INPUT RECORDS —
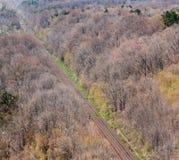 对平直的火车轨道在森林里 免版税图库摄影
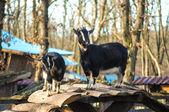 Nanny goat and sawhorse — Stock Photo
--
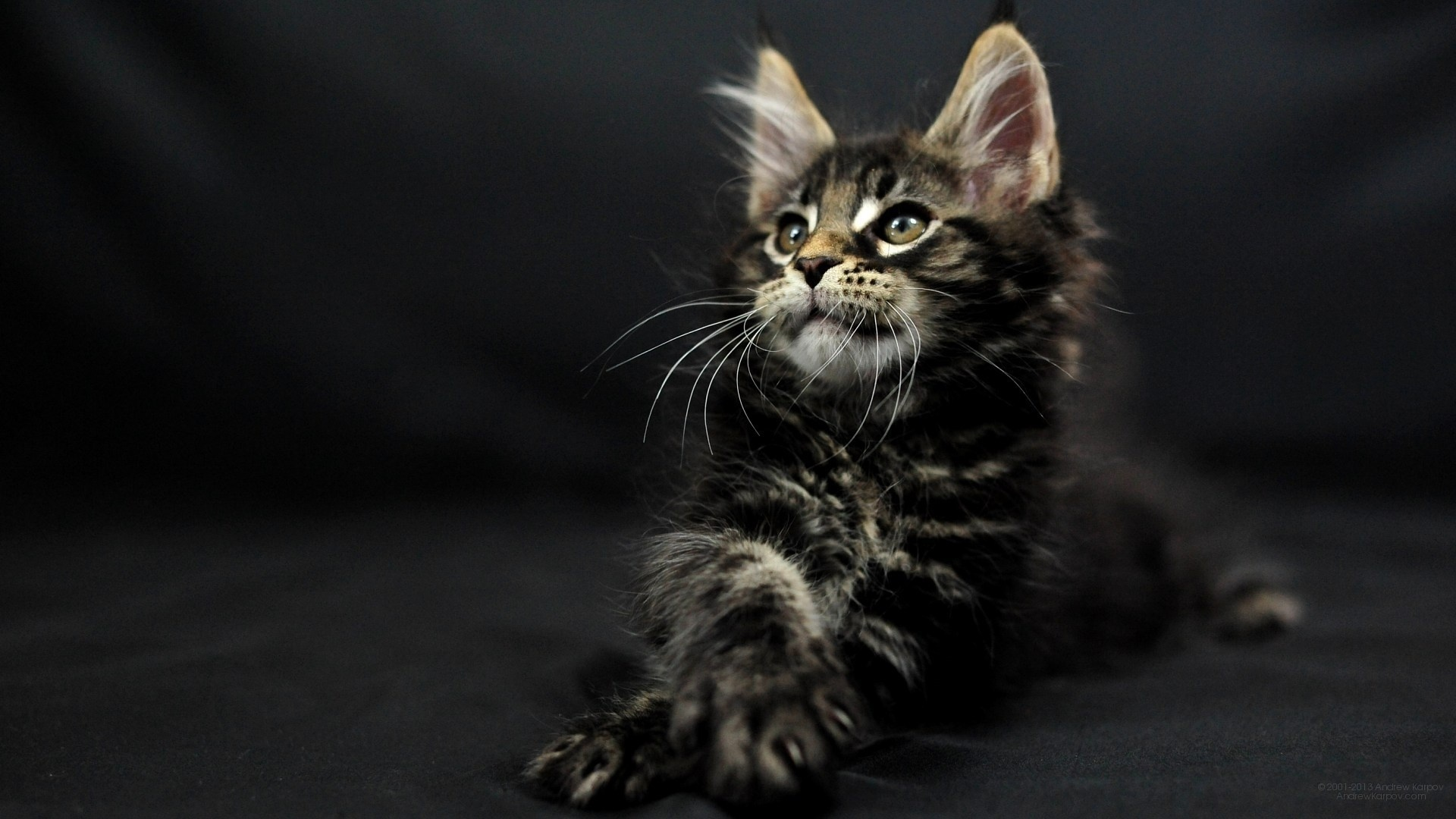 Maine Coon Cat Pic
* * *
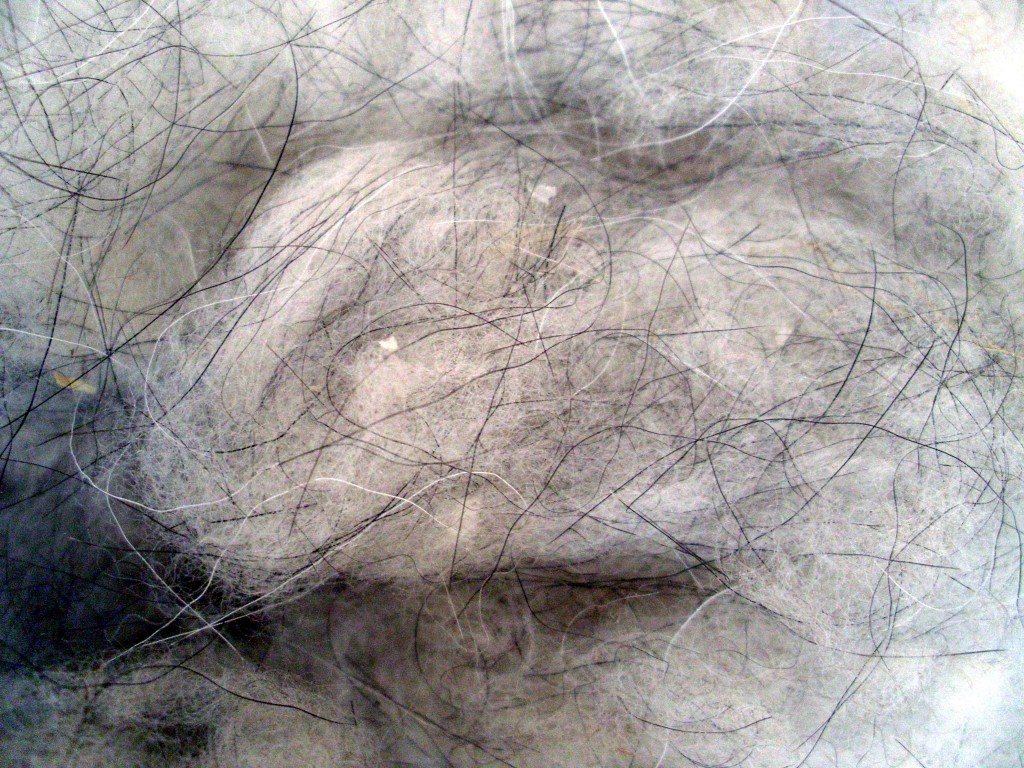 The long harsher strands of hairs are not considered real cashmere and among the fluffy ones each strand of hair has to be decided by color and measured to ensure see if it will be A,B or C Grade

TASK ITEM — With the pictures omitted, restate word for word the lines above from the line that has "对平直的火车轨道在森林里 免版税图库摄影" up to and including the line that has "Nanny goat and sawhorse — Stock Photo", and no other lines.

SOLUTION TO THIS EXERCISE —
 对平直的火车轨道在森林里 免版税图库摄影
 Nanny goat and sawhorse — Stock Photo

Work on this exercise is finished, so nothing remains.